I am not the person everyone thinks I am. Sometimes I’m not even sure if I am the person I think I am. But I guess the fact that I have some glimmer of an idea as to who I might makes it equally as simple for others to make up their minds. I did not plan to figure it out. In fact, the feeling of emptiness due to not knowing makes it that much more exciting. But there I was just kind of lying there waiting for someone to trip over. And I tripped. And I fell. And here I am. I cannot say whether or not I have ever gotten back up from this sudden fall, I guess you could say I’m at that in between stage. But I guess it was that fall that made me take a look at who I was. Clearly it sounds like a typical mellow dramatic teenage perspective. But is that not what dictates who we are? When the perils and mishaps of life are thrusted upon us, how we choose to react and deal with them implies in some way our will power in general. It can be as simple as losing a friend. Let’s not lie to ourselves, as teenagers we know exactly who we want around and when. Who we need, on the other hand, is not always so simple or evident. Generally it takes them losing our trust in some way and us saying “Okay. You suck. Now leave.”
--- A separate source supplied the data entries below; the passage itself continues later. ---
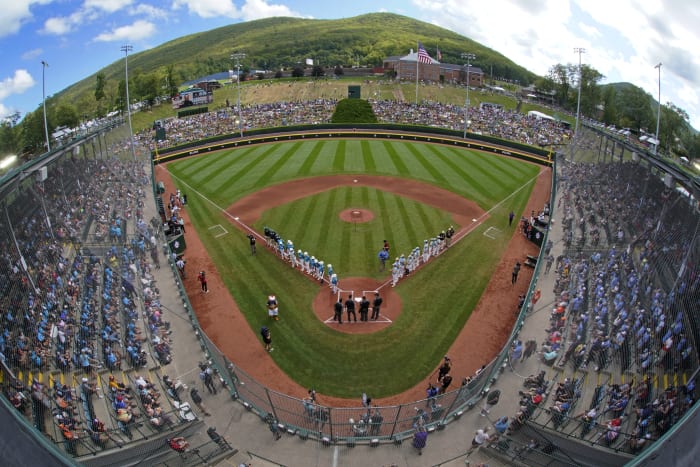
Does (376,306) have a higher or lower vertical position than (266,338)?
higher

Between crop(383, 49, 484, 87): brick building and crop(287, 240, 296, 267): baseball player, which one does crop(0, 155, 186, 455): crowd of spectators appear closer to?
crop(287, 240, 296, 267): baseball player

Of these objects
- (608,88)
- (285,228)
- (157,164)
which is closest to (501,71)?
(608,88)

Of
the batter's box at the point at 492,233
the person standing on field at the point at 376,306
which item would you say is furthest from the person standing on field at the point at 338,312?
the batter's box at the point at 492,233

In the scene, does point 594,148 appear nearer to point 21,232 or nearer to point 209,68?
point 21,232

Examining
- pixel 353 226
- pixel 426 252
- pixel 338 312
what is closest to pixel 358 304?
pixel 338 312

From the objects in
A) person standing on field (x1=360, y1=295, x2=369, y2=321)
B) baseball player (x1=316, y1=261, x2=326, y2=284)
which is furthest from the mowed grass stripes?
person standing on field (x1=360, y1=295, x2=369, y2=321)

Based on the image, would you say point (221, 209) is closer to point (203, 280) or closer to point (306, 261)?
point (203, 280)
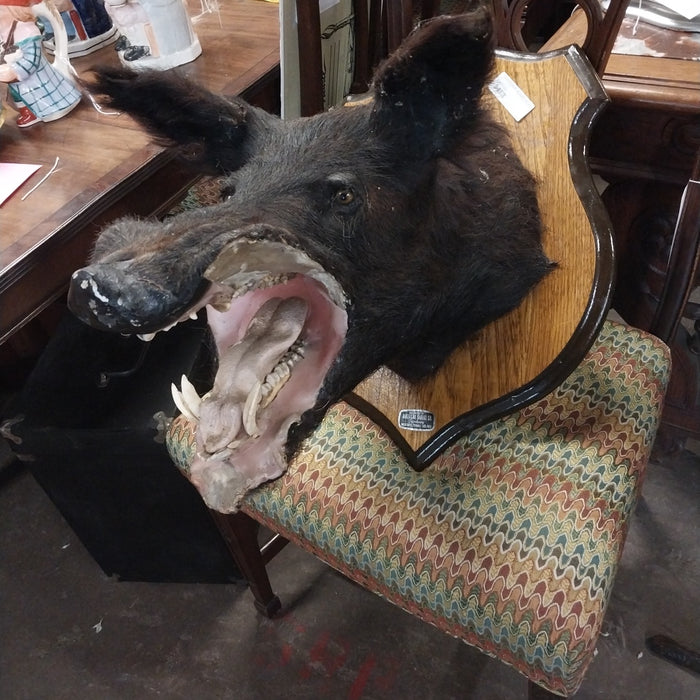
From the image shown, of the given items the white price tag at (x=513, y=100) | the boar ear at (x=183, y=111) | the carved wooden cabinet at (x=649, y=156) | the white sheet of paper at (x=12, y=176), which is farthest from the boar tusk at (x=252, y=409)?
the carved wooden cabinet at (x=649, y=156)

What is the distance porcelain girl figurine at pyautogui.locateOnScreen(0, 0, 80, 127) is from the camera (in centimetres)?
113

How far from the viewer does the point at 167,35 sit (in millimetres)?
1270

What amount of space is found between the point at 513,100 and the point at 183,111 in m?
0.46

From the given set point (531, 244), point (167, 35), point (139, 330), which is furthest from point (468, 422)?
point (167, 35)

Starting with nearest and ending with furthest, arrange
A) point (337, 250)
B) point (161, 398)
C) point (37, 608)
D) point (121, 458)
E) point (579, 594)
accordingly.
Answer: point (337, 250) → point (579, 594) → point (121, 458) → point (161, 398) → point (37, 608)

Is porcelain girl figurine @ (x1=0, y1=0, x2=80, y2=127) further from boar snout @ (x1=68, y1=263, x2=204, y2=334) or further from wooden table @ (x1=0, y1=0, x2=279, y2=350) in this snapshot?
boar snout @ (x1=68, y1=263, x2=204, y2=334)

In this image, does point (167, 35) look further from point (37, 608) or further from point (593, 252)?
point (37, 608)

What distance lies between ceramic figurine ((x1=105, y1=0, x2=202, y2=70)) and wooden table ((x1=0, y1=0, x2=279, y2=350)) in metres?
0.05

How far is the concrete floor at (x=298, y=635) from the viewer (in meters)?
1.32

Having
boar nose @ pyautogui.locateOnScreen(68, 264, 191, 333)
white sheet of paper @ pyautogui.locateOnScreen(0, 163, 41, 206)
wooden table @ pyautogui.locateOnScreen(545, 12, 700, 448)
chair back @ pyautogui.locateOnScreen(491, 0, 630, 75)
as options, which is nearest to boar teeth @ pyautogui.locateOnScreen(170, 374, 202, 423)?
boar nose @ pyautogui.locateOnScreen(68, 264, 191, 333)

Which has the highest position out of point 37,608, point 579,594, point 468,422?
point 468,422

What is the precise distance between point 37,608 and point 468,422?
130 centimetres

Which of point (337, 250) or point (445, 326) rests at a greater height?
point (337, 250)

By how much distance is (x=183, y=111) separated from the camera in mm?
700
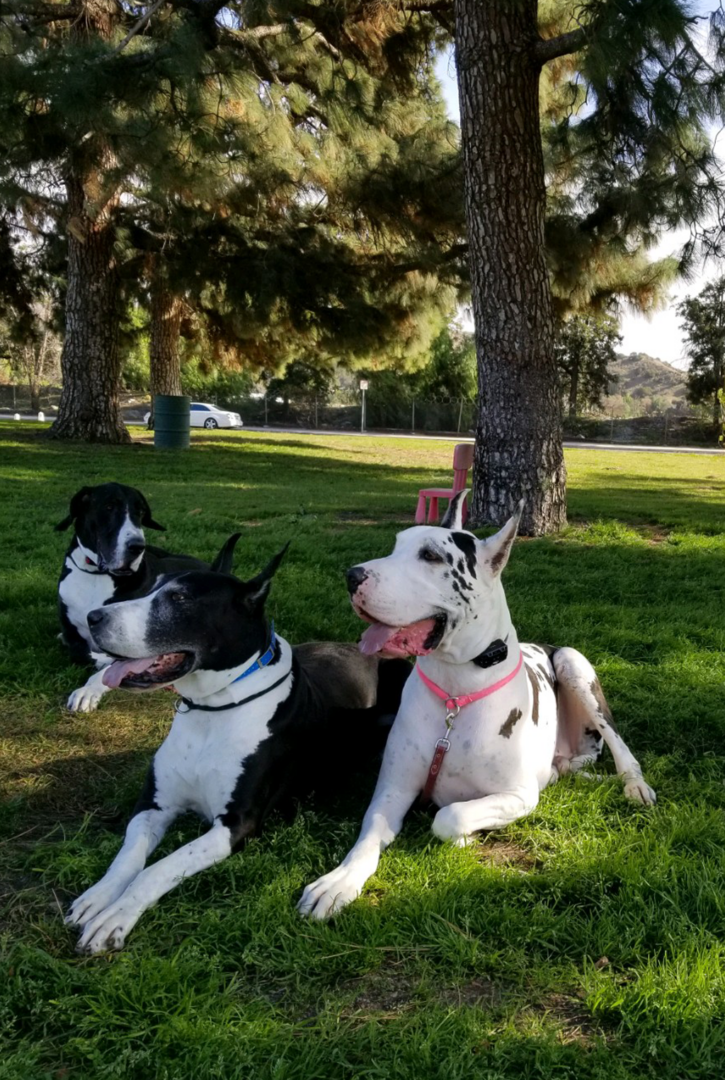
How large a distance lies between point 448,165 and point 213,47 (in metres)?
4.57

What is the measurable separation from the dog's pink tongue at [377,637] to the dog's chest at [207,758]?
50 centimetres

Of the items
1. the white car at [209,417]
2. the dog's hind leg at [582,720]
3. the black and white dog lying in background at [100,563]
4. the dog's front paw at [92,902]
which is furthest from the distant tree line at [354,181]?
the white car at [209,417]

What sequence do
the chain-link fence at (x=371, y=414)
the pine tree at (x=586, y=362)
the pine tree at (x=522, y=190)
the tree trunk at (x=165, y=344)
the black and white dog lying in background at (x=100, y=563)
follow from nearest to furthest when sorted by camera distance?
the black and white dog lying in background at (x=100, y=563), the pine tree at (x=522, y=190), the tree trunk at (x=165, y=344), the chain-link fence at (x=371, y=414), the pine tree at (x=586, y=362)

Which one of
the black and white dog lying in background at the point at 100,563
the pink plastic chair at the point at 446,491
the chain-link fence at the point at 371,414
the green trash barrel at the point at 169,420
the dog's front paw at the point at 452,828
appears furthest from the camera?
the chain-link fence at the point at 371,414

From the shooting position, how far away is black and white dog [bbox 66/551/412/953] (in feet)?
9.90

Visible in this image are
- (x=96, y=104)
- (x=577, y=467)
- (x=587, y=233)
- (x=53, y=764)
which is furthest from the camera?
(x=577, y=467)

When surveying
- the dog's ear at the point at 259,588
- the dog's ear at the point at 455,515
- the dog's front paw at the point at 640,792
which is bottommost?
the dog's front paw at the point at 640,792

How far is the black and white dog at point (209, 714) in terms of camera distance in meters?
3.02

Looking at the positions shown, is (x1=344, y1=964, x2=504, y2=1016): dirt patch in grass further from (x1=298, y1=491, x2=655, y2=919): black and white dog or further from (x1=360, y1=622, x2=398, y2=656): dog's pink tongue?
(x1=360, y1=622, x2=398, y2=656): dog's pink tongue

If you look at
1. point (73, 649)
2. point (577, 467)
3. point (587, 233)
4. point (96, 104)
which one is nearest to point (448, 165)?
point (587, 233)

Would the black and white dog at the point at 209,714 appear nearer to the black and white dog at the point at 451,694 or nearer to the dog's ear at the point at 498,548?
the black and white dog at the point at 451,694

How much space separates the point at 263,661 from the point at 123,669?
533 mm

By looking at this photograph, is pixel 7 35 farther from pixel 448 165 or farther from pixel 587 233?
pixel 587 233

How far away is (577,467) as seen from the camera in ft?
65.6
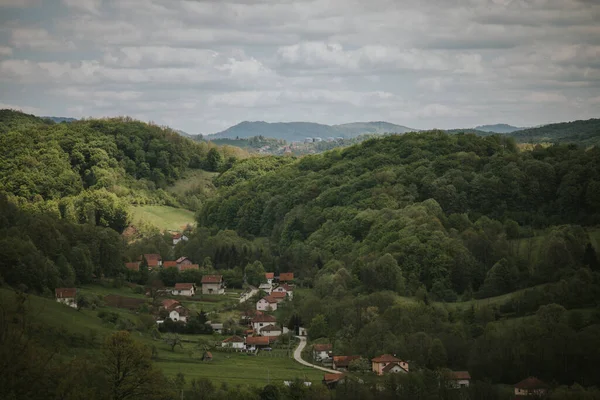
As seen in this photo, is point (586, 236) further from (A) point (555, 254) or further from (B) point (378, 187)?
(B) point (378, 187)

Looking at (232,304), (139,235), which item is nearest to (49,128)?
(139,235)

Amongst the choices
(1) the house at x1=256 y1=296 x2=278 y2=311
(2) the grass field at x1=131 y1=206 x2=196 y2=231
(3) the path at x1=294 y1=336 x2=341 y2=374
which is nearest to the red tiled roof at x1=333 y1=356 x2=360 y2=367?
(3) the path at x1=294 y1=336 x2=341 y2=374

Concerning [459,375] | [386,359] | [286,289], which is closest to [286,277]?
[286,289]

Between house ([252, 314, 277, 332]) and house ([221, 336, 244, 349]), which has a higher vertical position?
house ([252, 314, 277, 332])

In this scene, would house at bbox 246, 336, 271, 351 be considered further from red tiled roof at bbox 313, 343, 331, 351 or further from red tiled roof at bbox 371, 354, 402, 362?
red tiled roof at bbox 371, 354, 402, 362

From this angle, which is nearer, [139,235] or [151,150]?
[139,235]

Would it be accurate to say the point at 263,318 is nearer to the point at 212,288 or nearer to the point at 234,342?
the point at 234,342

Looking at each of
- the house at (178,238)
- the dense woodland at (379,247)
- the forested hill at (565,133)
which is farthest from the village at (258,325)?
the forested hill at (565,133)
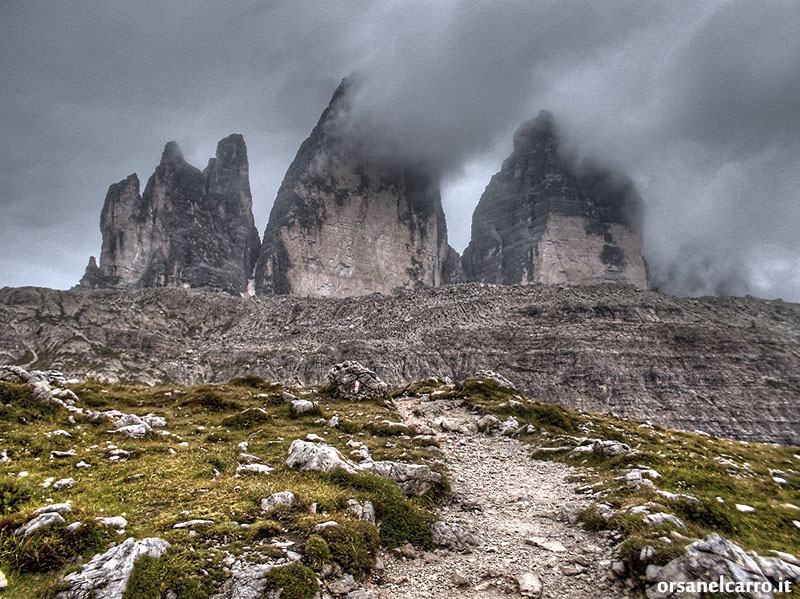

Oh the path to self discovery, full of losing friends and insecurities. Sounds like a blast. And yet, listen to its name. Self discovery. Most people spend their entire lives trying to figure out who they are. And because of this most never even figure it out. Obviously you are not just going to wake up one day and everything is going to dawn on you. The big man just did not want it that way. You need to discover yourself. You can find out who you are in the lyric of a song, in the words of someone you love, or in the midst of sadness and grief. But somewhere out there, you’re waiting to be found. Or tripped over in some cases. I find that the most profound, and usually most common way people discover themselves, is vicariously through someone else. I find myself to be scattered. I hear songs that make me think “oh hey there I am!” And other times simply talking to my friends, and through hearing their powerful words and messages, I see a bit of myself.
The way we handle grief and the unfortunate things that are brought upon us, is crucial to figuring out our mental stability. And when you are a sixteen year old girl just trying to make it into college for Christ sake, mental stability is KEY. Thinking that absolutely everyone is out to get you, and that the bad things happen to you is a result of you being a crappy person, is just a little irrational. And incredibly typical. I do not believe that as people we are punished for our faults. However, our faults are most certainly targeted. I am a push over. People walk all over me. I let it happen. It’s kind of just the way I function. I thought the fact that I never reacted to people’s unkindness towards me made me more likeable. Better than looking like the bad guy I guess. Until one day my faults were targeted like a deer in plain view during hunting season. Obviously I’ve dealt with things like, having people be condescending to me, or just simply letting someone yell at me, having little to no retaliation. But when the crap really hit the fan, I was not prepared. I was not ready to stand up and fight for myself. Luckily I tripped right over myself. I gave myself a hand and said “this is not the person you are.” I guess in essence, I’m not a door mat. So through the pain, which at the rate I was going was bound to happen, I found myself. And although it sucked, and boy did it hurt, having my flaws whipped into shape, was not so bad after all. Pain magnifies who we are. Love shows us who we want to be. Grief gives us stability. And essentially, we are the hands of God, ready to mold ourselves into the person we will someday discover.